Some were out on the court looking for competitive play, others to make history, some considered legacy and some for the love of the game.
But every single UW-Eau Claire men’s club volleyball player on the court from April 7-9 at a packed convention center in Louisville, Kentucky for the NCVF National Tournament was jumping, diving, sweating and screaming for two reasons — to have fun, and to win a national championship.
Although the Eau Claire men’s volleyball team fell just short of a title, they did capture their best overall finish in five years by placing third at the NCVF Division II level.
“We just go out there and have a good time and not a lot of teams can say that,” sophomore Pierce Moriarty said. “That is when we are at our best.”
And their best almost won them a national championship, a prize they had their eye on all year after being ranked No. 1 in the nation at the NCVF II level.
But like college basketball’s March Madness, the NCVF tournament can be just as crazy.
The tourney begins with all 48 teams that qualify for nationals being put into pools.
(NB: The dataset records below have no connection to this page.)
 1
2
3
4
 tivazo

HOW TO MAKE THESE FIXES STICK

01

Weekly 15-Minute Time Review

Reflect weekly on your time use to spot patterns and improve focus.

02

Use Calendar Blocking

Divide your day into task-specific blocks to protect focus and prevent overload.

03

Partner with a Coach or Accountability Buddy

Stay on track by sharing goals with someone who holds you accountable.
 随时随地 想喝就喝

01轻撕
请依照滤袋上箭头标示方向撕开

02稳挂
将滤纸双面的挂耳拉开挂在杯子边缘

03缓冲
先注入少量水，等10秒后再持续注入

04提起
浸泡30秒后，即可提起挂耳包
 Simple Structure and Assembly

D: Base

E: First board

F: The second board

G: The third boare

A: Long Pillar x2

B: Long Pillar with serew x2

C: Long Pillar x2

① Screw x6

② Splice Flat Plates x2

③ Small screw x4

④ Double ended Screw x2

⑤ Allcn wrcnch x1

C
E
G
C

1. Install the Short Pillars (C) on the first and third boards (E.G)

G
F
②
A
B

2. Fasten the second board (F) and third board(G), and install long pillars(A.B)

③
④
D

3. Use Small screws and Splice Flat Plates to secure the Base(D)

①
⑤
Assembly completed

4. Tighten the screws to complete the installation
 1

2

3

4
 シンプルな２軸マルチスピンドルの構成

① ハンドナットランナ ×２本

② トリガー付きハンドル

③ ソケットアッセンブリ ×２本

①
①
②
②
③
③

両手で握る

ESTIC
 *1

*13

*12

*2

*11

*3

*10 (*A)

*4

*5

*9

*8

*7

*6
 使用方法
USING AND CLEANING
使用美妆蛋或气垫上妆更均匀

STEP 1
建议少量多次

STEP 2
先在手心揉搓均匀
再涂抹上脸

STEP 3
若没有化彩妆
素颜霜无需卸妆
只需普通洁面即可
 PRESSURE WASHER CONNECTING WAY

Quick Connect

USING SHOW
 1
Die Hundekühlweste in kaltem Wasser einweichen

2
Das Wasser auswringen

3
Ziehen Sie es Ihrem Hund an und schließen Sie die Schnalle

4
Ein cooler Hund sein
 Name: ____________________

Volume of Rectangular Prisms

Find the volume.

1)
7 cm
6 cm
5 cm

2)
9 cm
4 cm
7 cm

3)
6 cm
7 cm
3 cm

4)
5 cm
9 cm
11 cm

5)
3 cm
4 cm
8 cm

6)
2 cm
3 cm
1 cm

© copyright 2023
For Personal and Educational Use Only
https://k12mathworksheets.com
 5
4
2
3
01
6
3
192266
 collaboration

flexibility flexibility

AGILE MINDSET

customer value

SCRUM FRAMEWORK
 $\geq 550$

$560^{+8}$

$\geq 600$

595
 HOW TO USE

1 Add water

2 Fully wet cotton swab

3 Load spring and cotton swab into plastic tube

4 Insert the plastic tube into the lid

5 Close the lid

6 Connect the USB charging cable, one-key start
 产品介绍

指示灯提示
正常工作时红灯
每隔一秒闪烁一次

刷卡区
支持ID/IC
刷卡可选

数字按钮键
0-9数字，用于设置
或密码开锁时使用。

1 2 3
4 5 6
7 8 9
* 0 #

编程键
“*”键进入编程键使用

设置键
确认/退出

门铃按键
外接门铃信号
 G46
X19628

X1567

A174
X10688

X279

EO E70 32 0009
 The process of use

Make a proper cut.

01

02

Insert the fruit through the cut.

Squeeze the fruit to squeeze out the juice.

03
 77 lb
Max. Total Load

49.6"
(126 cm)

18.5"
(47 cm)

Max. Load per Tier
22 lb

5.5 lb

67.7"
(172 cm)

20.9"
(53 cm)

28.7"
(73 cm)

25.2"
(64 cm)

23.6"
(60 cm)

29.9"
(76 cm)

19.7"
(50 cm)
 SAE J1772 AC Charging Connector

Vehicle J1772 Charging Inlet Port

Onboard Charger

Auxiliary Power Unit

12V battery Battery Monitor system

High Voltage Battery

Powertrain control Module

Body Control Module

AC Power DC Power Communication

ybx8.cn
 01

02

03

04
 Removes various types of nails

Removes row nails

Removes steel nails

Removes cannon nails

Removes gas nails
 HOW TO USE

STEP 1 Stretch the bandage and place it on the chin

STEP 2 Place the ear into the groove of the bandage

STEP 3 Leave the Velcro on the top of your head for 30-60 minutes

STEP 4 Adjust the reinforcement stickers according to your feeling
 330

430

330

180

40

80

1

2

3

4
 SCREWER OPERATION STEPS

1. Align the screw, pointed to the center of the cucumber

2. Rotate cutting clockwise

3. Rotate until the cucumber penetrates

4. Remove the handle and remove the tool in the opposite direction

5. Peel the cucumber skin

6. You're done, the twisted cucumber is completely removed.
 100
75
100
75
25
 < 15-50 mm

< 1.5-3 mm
After pool play concludes, the teams with the best records qualify for the gold bracket, which is where Eau Claire was placed.
After that, a single elimination format is used to determine a winner. Eau Claire lost in the semifinals, tying them for third.
Like any team when its season ends, it must say goodbye to its seniors. The men’s club volleyball team has three and Moriarty said he’ll miss them all.
But this season will always have a special place in Moriarty’s heart as well as freshman Derek Lindquist’s, as it was his first on the team. He said joining the club soon after enrolling at Eau Claire is a decision he’ll never regret.
Lindquist’s spot on the team ended up happening by chance. He told a friend of his that he was attending UW-Eau Claire and his buddy suggested he look into its club volleyball team.
Moriarty and the rest of the returning players were excited to see him at practice, and standing at 6 feet 7 inches, Lindquist brought the size to a team that desperately needed some, Moriarty said.
Lindquist’s first season hardly could’ve went better, and though he said there were some bumps along the way in the form of tough losses and self doubt, the bond he made with his teammates was worth it.
“We are a bunch of goons,” Lindquist said. “That is one thing I’ll remember is just how weird this team was but I loved them.”
So by weekend’s end, every Eau Claire club volleyball player got what they were looking for, whether it was Moriarty playing for legacy as the third person in his family to play on the team or Lindquist having fun while maintaining a competitive edge. Regardless it was a season for the history books.